GOAL OF THE EXERCISE
Starting at the line with "Play & Download" and ending at the line with "CabinPanda-CabinPanda and Dotcom", print exactly the lines of the entries below. Pictures do not belong in the copy.

*** DATA RECORDS ***

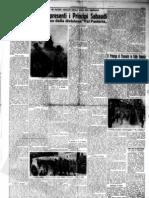 19380607 Einweihung Kapzuiner Wastl Zeitungsausschnitt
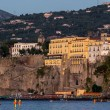 Sorrento Italy — Stock Photo #28128249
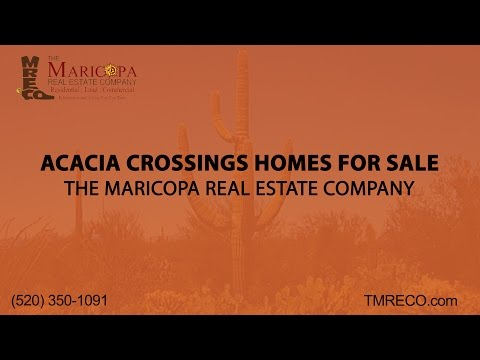 Acacia Crossings Homes For Sale   The Maricopa Real Estate Agency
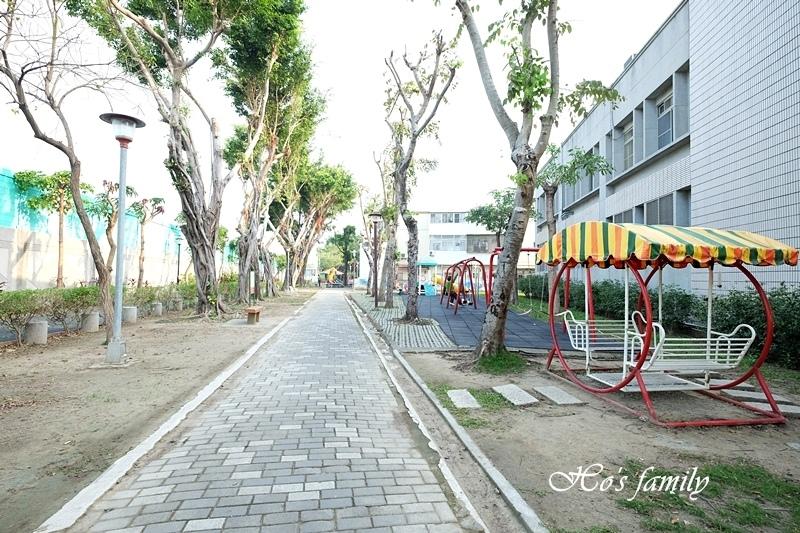 【台南親子景點】大恩特色公園2.JPG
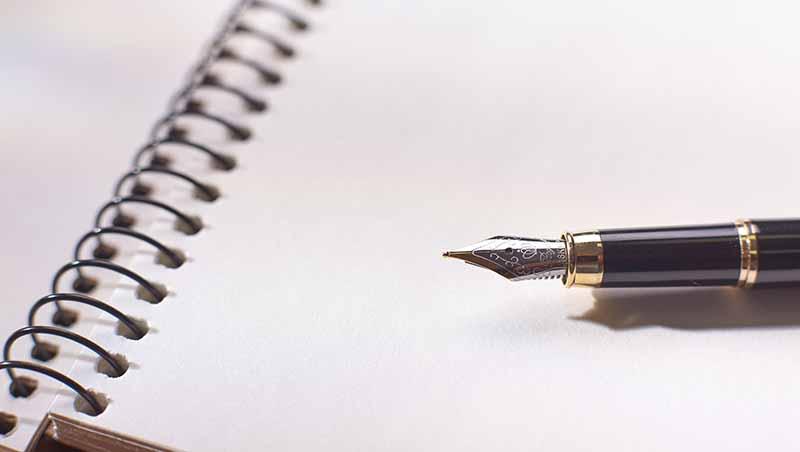 老師,筆真的不是我偷的!一個立志當黑道的女孩:為什麼我要為沒偷的筆寫悔過書?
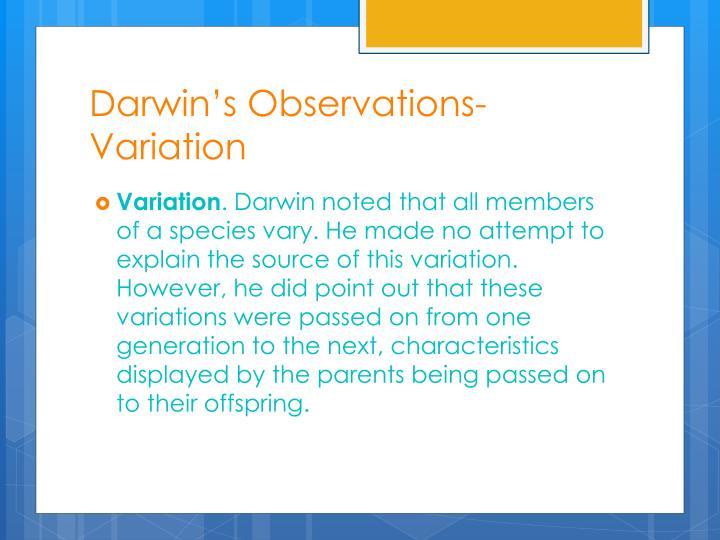 Darwin's Observations- Variation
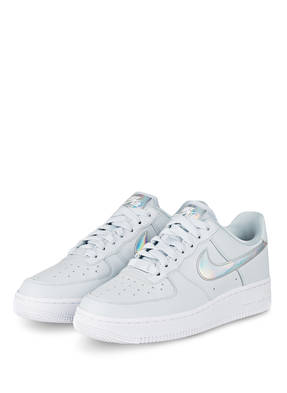 Nike Plateau-Sneaker AIR FORCE 1 '07 ESSENTIAL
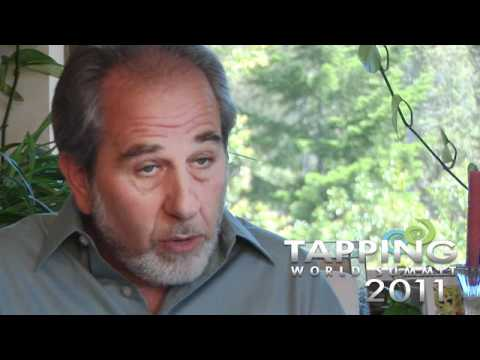 An Interview with Bruce Lipton on Epigenics and Quantum Mechanics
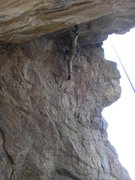 Rock Climbing Photo: Crazy stem on the 5th pitch!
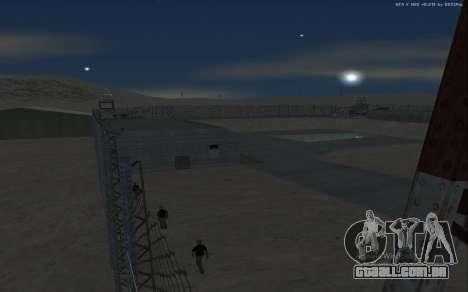 Nova Base Militar v1.0 para GTA San Andreas twelth tela
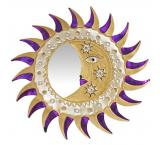 Gold & Purple Eclipse Mirror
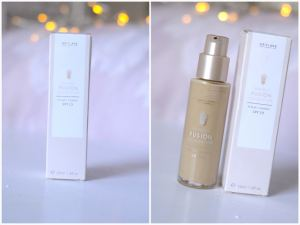ORIFLAME FOUNDATION REVIEW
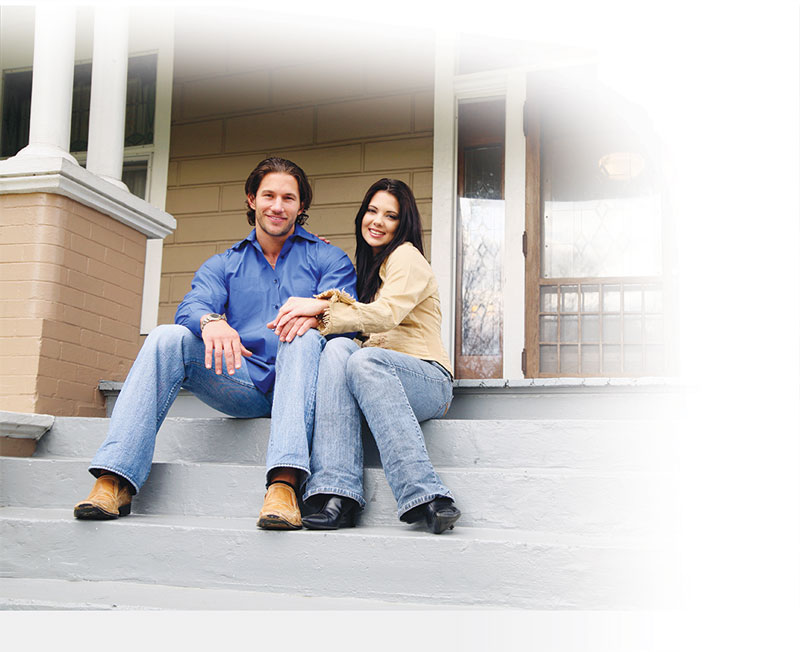 Service Credit Union Home Buyers Educational Series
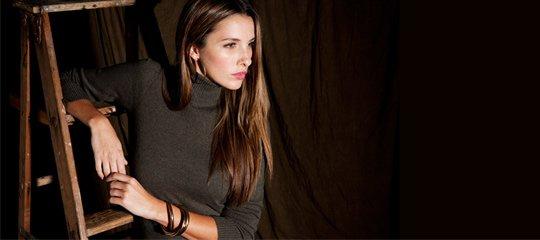 CullenWomen's Cashmere Sweaters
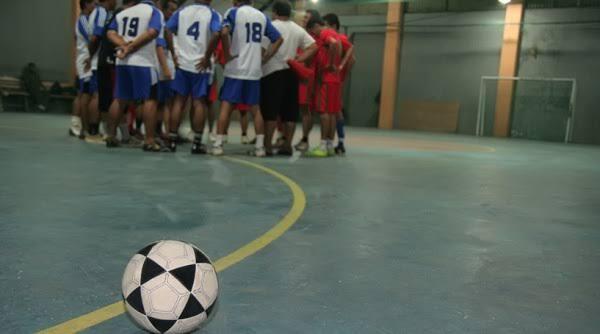 Apa Jadinya Cowo Ga Suka Sepak Bola?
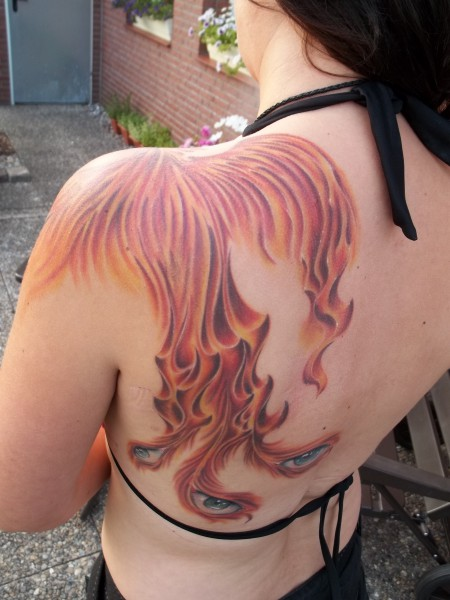 flammen-Tattoo: Phoenix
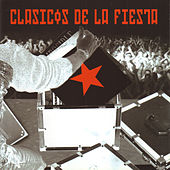 Play & Download Clásicos de la Fiesta by Various Artists | Napster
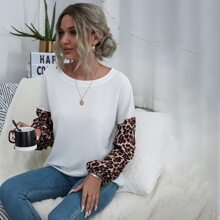 Leopardenmuster  Laessig T-Shirts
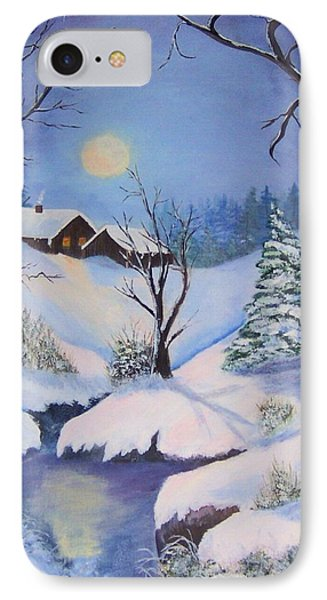 winter Moon IPhone Case by Catherine Swerediuk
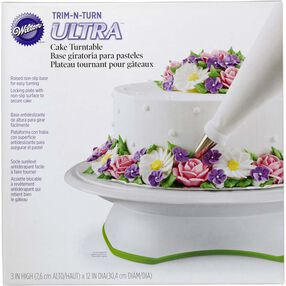 Trim 'n Turn ULTRA Cake Decorating Turntable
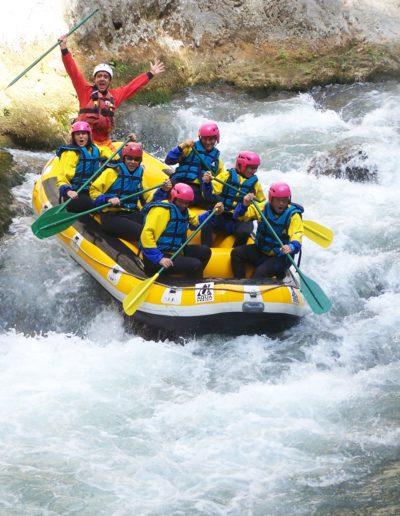 Rafting, una delle esperienze più divertenti sul Pollino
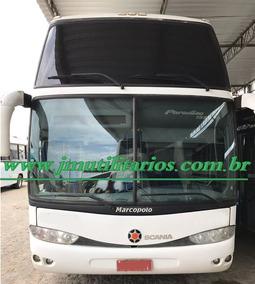 Paradiso Ld 1550 Ano 2010 Scania K360 44 Lug Ar Wc Jm Cod.24
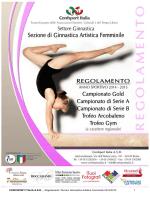 GAF Regolamento Tecnico 2014-2015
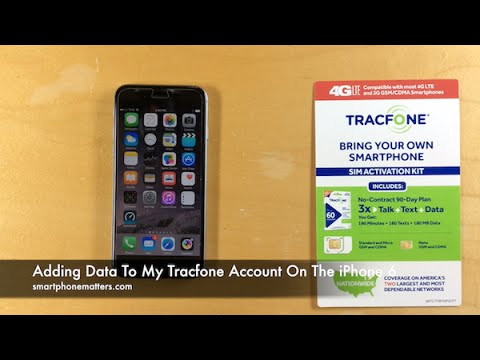Adding Data To My Tracfone Account On The iPhone 6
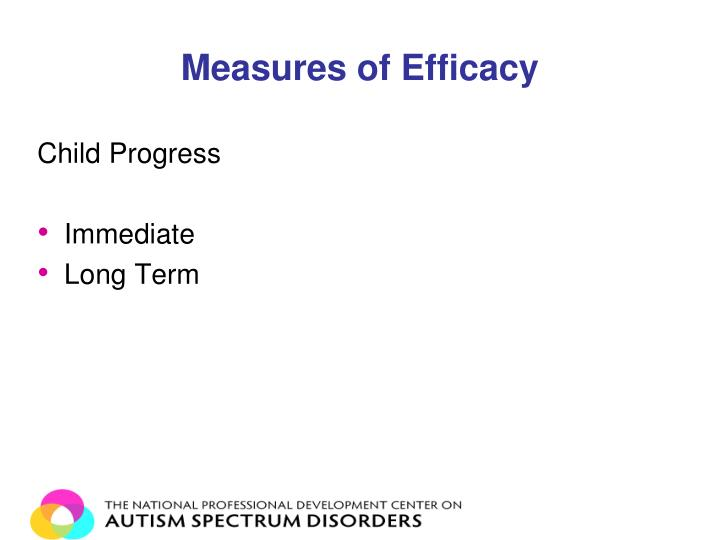 Measures of Efficacy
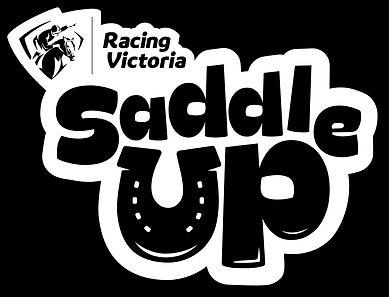 saddle up.jpg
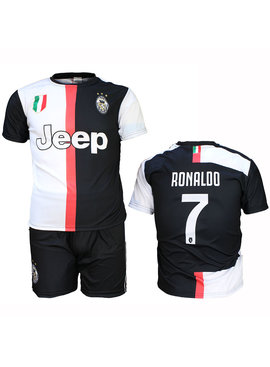 Juventus FC Juventus Replica Cristiano Ronaldo CR7 Home Kit Football T-Shirt + Shorts Set Season 2019/2020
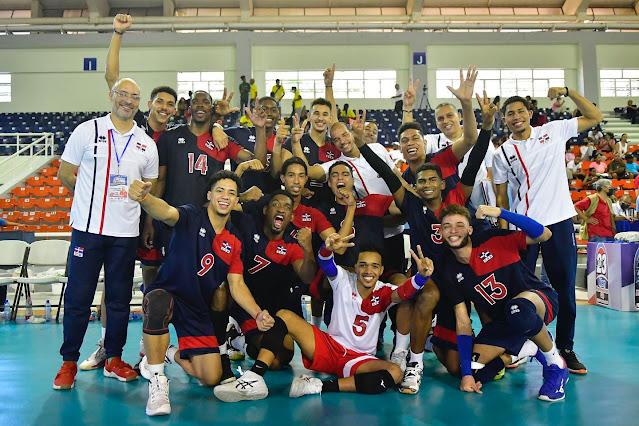 RD logra la medalla de bronce en Panam Sub-23 de Voleibol; clasifica Panamericanos Juveniles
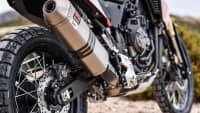 Nahaufnahme des Auspuffs der Yamaha Tenere 700 Modell 2019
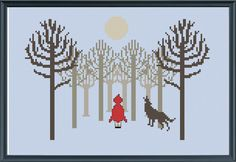 Litte Red Riding Hood cross stitch pattern by CaractacusCrane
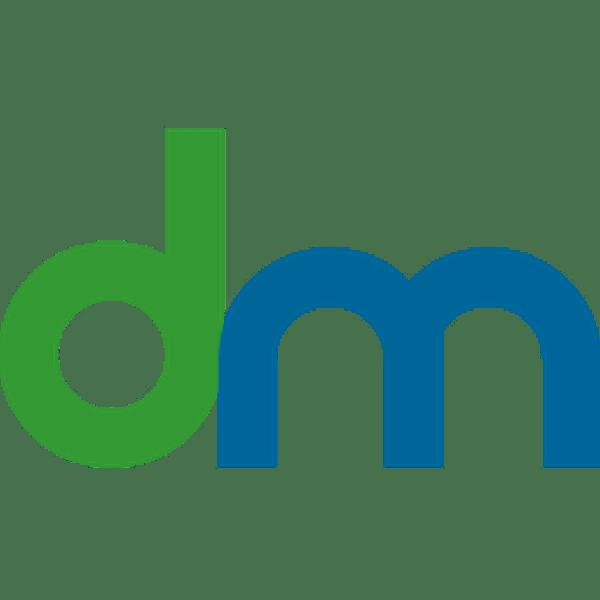 CabinPanda-CabinPanda and Dotcom Monitor Integration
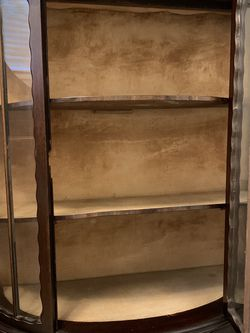 """Vintage Book Case 40"""" By 48"""" Tall . / One Of The Glasses Needs To Be Replaced. Located In Granada Hills for Sale in Los Angeles,  CA"""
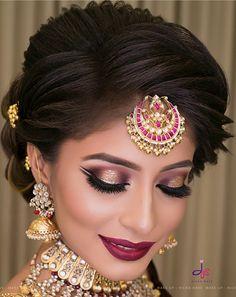 67 Ideas Wedding Hairstyles Natural Make Up For 2019 Bridal Hairstyle Indian Wedding, Pakistani Bridal Makeup, Asian Bridal Makeup, Indian Wedding Makeup, Bridal Hairdo, Indian Bridal Hairstyles, Bridal Makeup Looks, Bride Makeup, Indian Eye Makeup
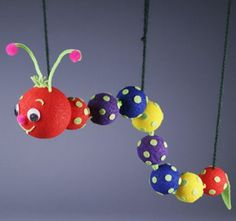 Wiggly Worm Marionette Who isn't fascinated by the antics of an inchworm? This Wiggly Worm glides along with easy-to-maneuver marionette strings. A great rainy day project - cheerful colors interesting shapes and lots of hands-on activity mean fun! Crafts For Boys, Family Crafts, Craft Projects For Kids, Crafts To Make, Fun Crafts, Art For Kids, Arts And Crafts, Party Crafts, Craft Ideas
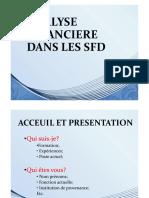 ANALYSE FINANCIERE-2-1.pdf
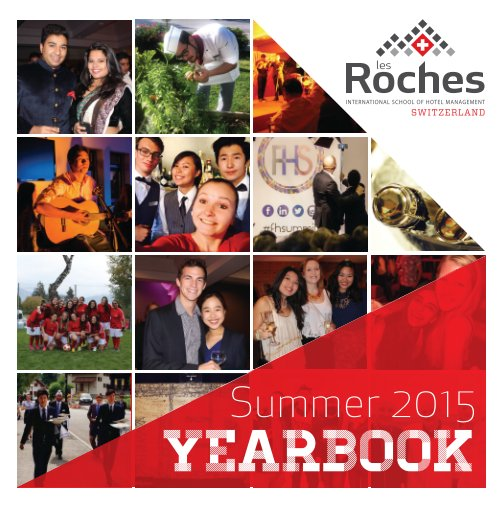 Ver Yearbook 2015.2 por Student Services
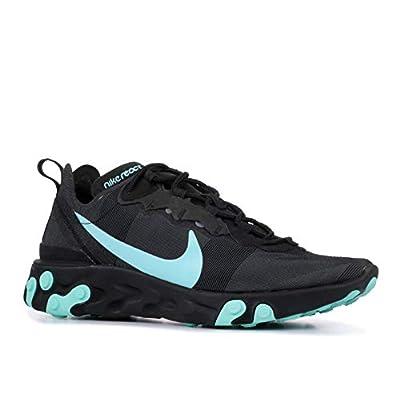 Nike Mens React Element 55 Running Shoes | Road Running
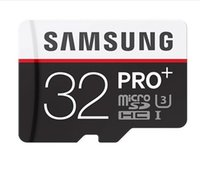 DHL shipping 8G / 16GB / 32GB / 64GB / 128GB / 256GB Samsung PRO + micro SD Card Class10 / Tablet PC TF-карта C10 / карта памяти / SDXC-карта 90MB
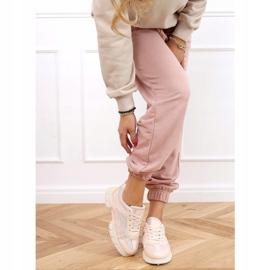 Buty sportowe różowe 3157 Pink 3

***

TASK RESULT
 Play & Download Clásicos de la Fiesta by Various Artists | Napster
 Leopardenmuster  Laessig T-Shirts
 winter Moon IPhone Case by Catherine Swerediuk
 Trim 'n Turn ULTRA Cake Decorating Turntable
 Rafting, una delle esperienze più divertenti sul Pollino
 Paradiso Ld 1550 Ano 2010 Scania K360 44 Lug Ar Wc Jm Cod.24
 GAF Regolamento Tecnico 2014-2015
Adding Data To My Tracfone Account On The iPhone 6
 Measures of Efficacy
 saddle up.jpg
 Juventus FC Juventus Replica Cristiano Ronaldo CR7 Home Kit Football T-Shirt + Shorts Set Season 2019/2020
 RD logra la medalla de bronce en Panam Sub-23 de Voleibol; clasifica Panamericanos Juveniles
 Nahaufnahme des Auspuffs der Yamaha Tenere 700 Modell 2019
 Litte Red Riding Hood cross stitch pattern by CaractacusCrane
 CabinPanda-CabinPanda and Dotcom Monitor Integration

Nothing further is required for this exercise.